Background: dCVnet is a software tool (R package) for prediction modelling. It produces tuned elastic-net regression models with cross-validated prediction performance measures. This approach can be useful in smaller samples or with many predictors. The tool is fast, easy to use and, in contrast to more general prediction modelling software, requires minimal statistical programming experience. dCVnet was developed recently with support from the Biomedical Research Centre for Mental Health at the South London and Maudsley NHS Trust and King’s College London and is freely available (https://github.com/AndrewLawrence/dCVnet).
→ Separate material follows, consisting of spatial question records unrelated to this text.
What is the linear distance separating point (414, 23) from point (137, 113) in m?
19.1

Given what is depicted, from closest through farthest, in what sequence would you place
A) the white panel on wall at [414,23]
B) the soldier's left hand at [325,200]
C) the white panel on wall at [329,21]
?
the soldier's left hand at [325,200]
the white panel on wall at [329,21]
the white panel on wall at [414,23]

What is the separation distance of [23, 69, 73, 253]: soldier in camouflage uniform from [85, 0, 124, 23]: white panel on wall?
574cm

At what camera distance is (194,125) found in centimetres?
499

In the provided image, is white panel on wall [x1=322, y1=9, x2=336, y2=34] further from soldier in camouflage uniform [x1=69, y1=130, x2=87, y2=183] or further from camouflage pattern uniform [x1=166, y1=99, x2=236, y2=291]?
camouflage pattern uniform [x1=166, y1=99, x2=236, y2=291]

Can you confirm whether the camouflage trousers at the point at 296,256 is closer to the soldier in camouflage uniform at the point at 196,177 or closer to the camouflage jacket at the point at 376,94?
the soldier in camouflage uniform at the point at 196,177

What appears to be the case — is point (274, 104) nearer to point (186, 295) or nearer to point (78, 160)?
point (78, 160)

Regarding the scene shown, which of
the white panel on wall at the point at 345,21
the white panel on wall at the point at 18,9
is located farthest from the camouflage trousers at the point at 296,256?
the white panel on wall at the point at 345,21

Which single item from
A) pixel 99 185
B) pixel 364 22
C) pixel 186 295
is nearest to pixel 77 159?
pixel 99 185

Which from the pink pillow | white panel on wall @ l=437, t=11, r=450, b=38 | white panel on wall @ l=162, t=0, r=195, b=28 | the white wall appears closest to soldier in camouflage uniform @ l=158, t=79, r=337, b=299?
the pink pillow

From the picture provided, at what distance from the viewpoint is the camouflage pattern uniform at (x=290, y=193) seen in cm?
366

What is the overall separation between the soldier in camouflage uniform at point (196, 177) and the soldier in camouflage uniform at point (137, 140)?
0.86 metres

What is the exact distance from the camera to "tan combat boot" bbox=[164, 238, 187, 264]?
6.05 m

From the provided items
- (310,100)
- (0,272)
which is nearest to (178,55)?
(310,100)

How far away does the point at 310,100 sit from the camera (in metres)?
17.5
Methodological details and successful application to predicting recurrence risk in major depressive disorder have been described in a recent paper (Lawrence et al 2021 https://doi.org/10.1016/j.bpsc.2021.06.010).

Objectives:

  • Learn about the features of dCVnet (elastic-net regression with nested cross-validation) software and its rationale
  • Learn how to use dCVnet to produce cross-validated prediction performance measures

Target Audience:

Clinical researchers and clinicians with an interest in prediction within the Institute of Psychiatry, Psychology and Neuroscience, King’s College London (also open to external guests)

Presenter MiniBio:

Andrew is a postdoc in Prof. Paola Dazzan’s group in the Department of Psychological Medicine, Institute of Psychiatry, Psychology and Neuroscience (King’s College London, London, UK). From a background in experimental psychology and neuropsychology his research interests now include structural and functional MRI networks and application of longitudinal and prediction modelling methods to psychiatric research.